The advantages and disadvantages of each technique also relate to study design and the outcomes of interest; in particular, many clinical studies require noninvasive techniques, yet the current noninvasive methods available to clinicians typically provide incomplete information about bone quality. While most of the methods described here are not used in routine clinical practice, many have (or have the potential) to transition from ex vivo research techniques to in vivo research techniques and eventually to clinical methods. The CT- and MRI-based techniques, for example, allow noninvasive assessment of bone geometry at all but the smallest length scales, allowing for multiple measurements within the same individual over time . Micro-CT and NMR imaging allow for simultaneous assessment of tissue composition and bone geometry, enabling spatially and temporally resolved measurements of tissue geometry and mineral composition [73, 87]. In contrast, most of the mechanical and compositional characterization methods require a biopsy but provide a wealth of mechanical and compositional information otherwise unavailable noninvasively [3, 7, 11, 79, 89]. Destructive mechanical testing is necessary for direct assessment of bone strength and remains essential to characterization of bone structural performance. In cases for which destructive testing is not possible, computational techniques, such as finite element analysis based on QCT, HR-pQCT, or micro-CT images, offer a nondestructive alternative for prediction of bone structural properties [23, 45, 67]. Finally, compositional measurements using spectroscopic or chemical techniques provide detailed information about mineral and matrix composition [3, 7, 18, 48] that may yield mechanistic insights into factors affecting bone quality.
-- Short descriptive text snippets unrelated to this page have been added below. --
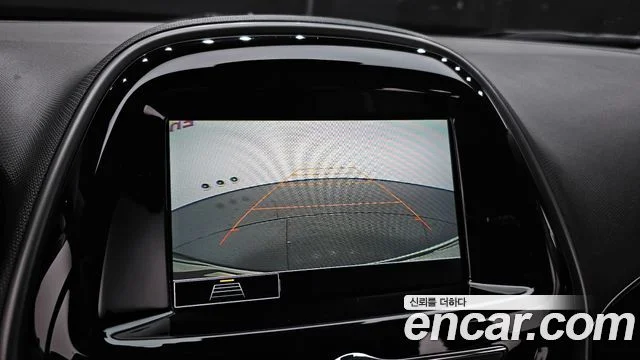 2021 Chevrolet Spark (New)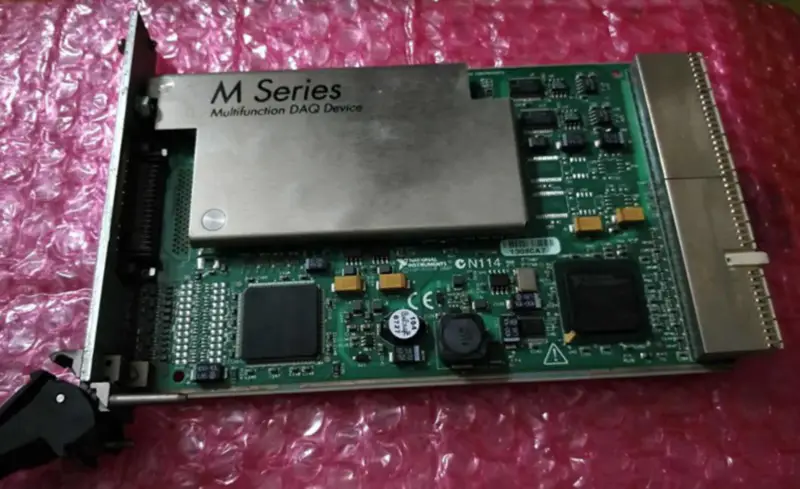 NI PXI-6251 Κάρτα DAQ υψηλής ταχύτητας PXI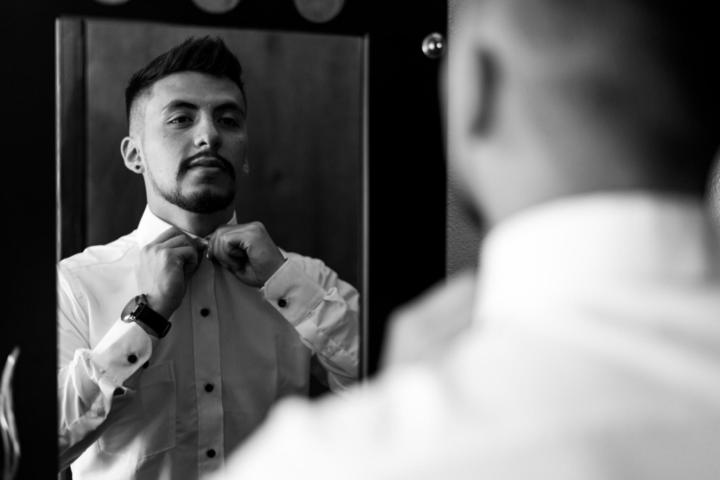 Daniel Sebastian Mora Cisneros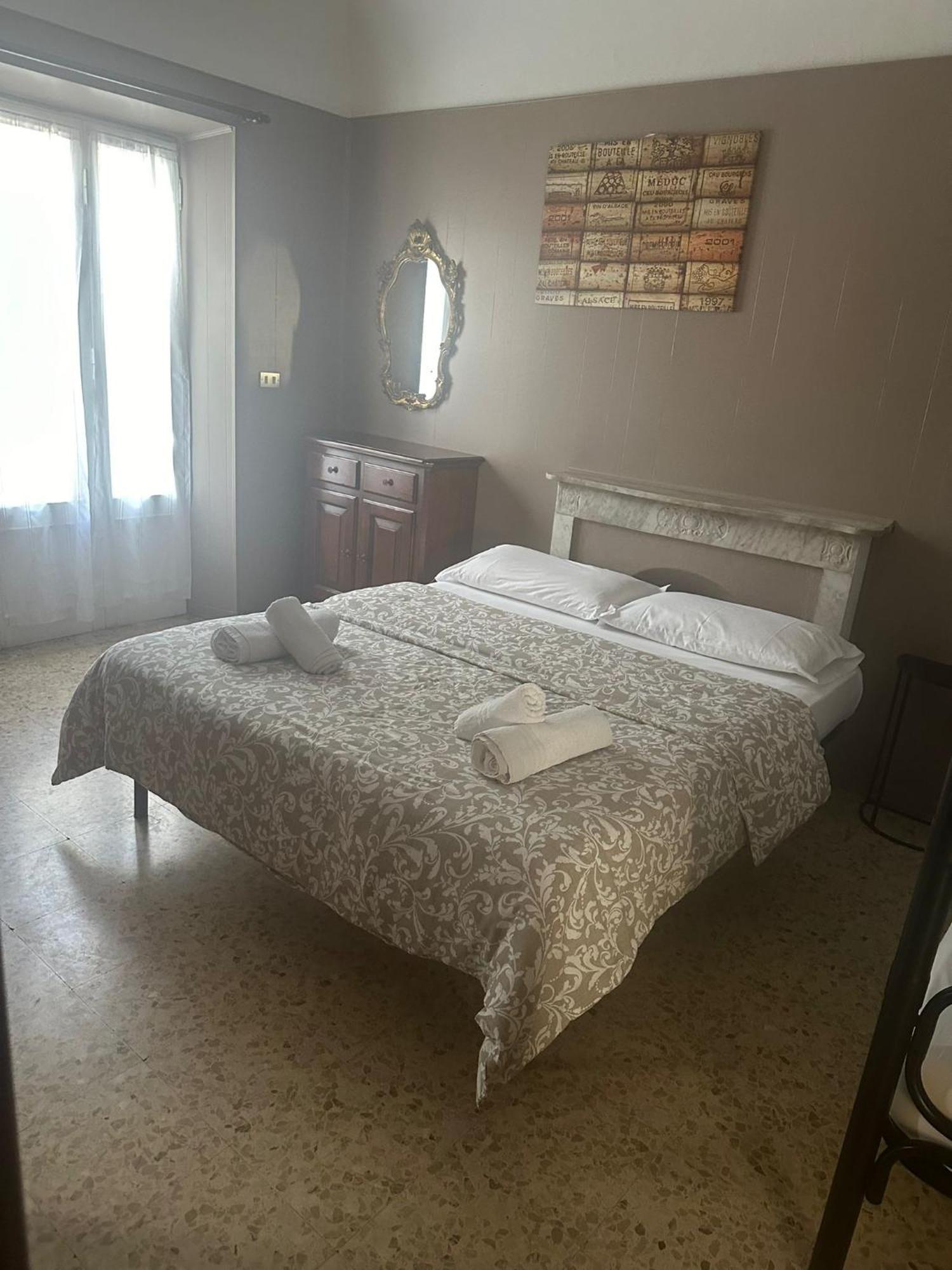 Вілла Agriturismo A Ca Du Cappellan Імперія Екстер'єр фото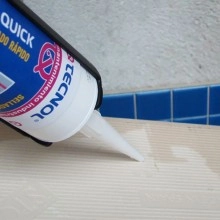 TQ Masitop Quick 300cc - Sellador ms adhesivo elástico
None of the noninvasive methods can currently provide a complete assessment of bone quality, but noninvasive imaging techniques can be combined with compositional and mechanical techniques requiring a biopsy to provide a comprehensive understanding of bone quality. Furthermore, although some of the microscale methods discussed in this article are not likely to become noninvasive diagnostic techniques due to inherent experimental limitations, others methods offer promise for characterization of bone quality in the clinic.
I thank Dr. Adele Boskey and Dr. Marjolein van der Meulen for critical review of this manuscript.